Safina and Venus knocked out out of China Open

BEIJING, (Reuters) – World number one Dinara Safina  was upset 7-5 7-6 by local wild card Zhang Shuai in the second  round of the China Open yesterday, leaving Serena Williams one  victory away from reclaiming top spot in the rankings.  

Serena’s sister Venus, the world number three, also had a  bad day, losing to Russian teenager Anastasia Pavlyuchenkova for  the second week in a row, this time 3-6 6-1 6-4.  

Serena just needs to beat Ekaterina Makarova in her second  round match at the Olympic tennis centre on Tuesday to move up  from number two after Safina crumbled in the face of a fierce  onslaught from the 226th ranked Zhang.  

Safina, who lost her opening match at last week’s Pan  Pacific Open to a qualifier, made 20 unforced errors and 12  double faults before leaving the centre court in tears. Her  post-match news conference was cancelled. 
   
 Bad losses  

“I’m just having some bad losses right now,” the Russian  said in a statement released by organisers.  

“So many matches that are very close, ones that I should  win, having set points or match points every time. It’s very  disappointing. I would like to take a break now, and I’m very  upset with myself.”  

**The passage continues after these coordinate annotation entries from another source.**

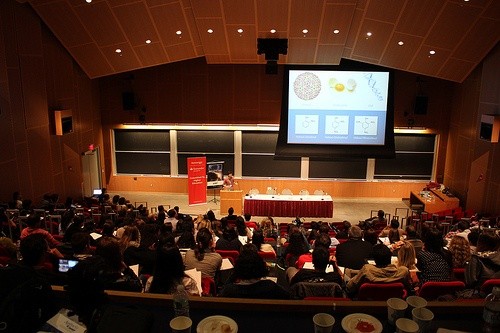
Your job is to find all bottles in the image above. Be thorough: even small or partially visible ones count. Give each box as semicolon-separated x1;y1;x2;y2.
173;284;190;317
482;287;500;333
276;236;281;247
16;240;24;261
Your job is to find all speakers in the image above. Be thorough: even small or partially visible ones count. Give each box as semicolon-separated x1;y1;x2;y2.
121;89;135;109
413;96;428;113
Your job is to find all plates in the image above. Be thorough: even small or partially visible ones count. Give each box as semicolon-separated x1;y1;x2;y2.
341;313;383;333
196;315;238;333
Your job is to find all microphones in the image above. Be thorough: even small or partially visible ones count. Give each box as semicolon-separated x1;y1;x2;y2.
250;189;252;198
300;191;303;200
322;191;324;200
272;189;275;198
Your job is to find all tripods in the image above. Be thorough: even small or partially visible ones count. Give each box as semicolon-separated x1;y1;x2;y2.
209;190;220;205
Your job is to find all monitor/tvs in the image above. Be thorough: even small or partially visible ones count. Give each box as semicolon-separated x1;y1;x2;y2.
57;259;79;274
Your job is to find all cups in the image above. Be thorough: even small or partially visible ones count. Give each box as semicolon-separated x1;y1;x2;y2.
312;313;335;333
170;316;192;333
386;298;408;324
406;296;428;317
394;318;422;333
412;308;434;332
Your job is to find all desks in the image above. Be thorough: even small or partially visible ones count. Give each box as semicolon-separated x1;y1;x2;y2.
244;194;333;218
430;188;459;209
410;190;447;213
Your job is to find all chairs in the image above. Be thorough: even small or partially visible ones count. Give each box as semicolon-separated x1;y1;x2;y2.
299;189;310;195
281;189;293;194
313;189;324;194
0;204;500;298
250;188;260;194
267;187;277;194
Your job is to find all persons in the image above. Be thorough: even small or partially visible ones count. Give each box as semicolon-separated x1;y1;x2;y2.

Zhang, 20, had won the first WTA main draw match of her  career in the first round on Sunday.  

“I wasn’t thinking about the result, I was just thinking  about learning as much as I could from her,” she said. “She was  not on her best form, she was impatient and made lots of  mistakes.”  

Pavlyuchenkova, the world number 39 dominated the final two  sets of the match to claim her second win over seven-times grand  slam winner Venus after last Monday’s upset in Tokyo.  

“She played really well, unfortunately sometimes I made  errors too soon in the play,” Williams, 29, said in a brief news  conference.  

Williams began well but got an inkling of the fight that was  to come when her 18-year-old opponent took her to six deuces as  she was serving for the first set.  

“She started way     aggressive today. She wanted to kill me, I guess,” Pavlyuchenkova said. “I had nothing to lose. I just  tried to move her around as much as I could, just hit as hard as  I could in the court and just enjoy the match.”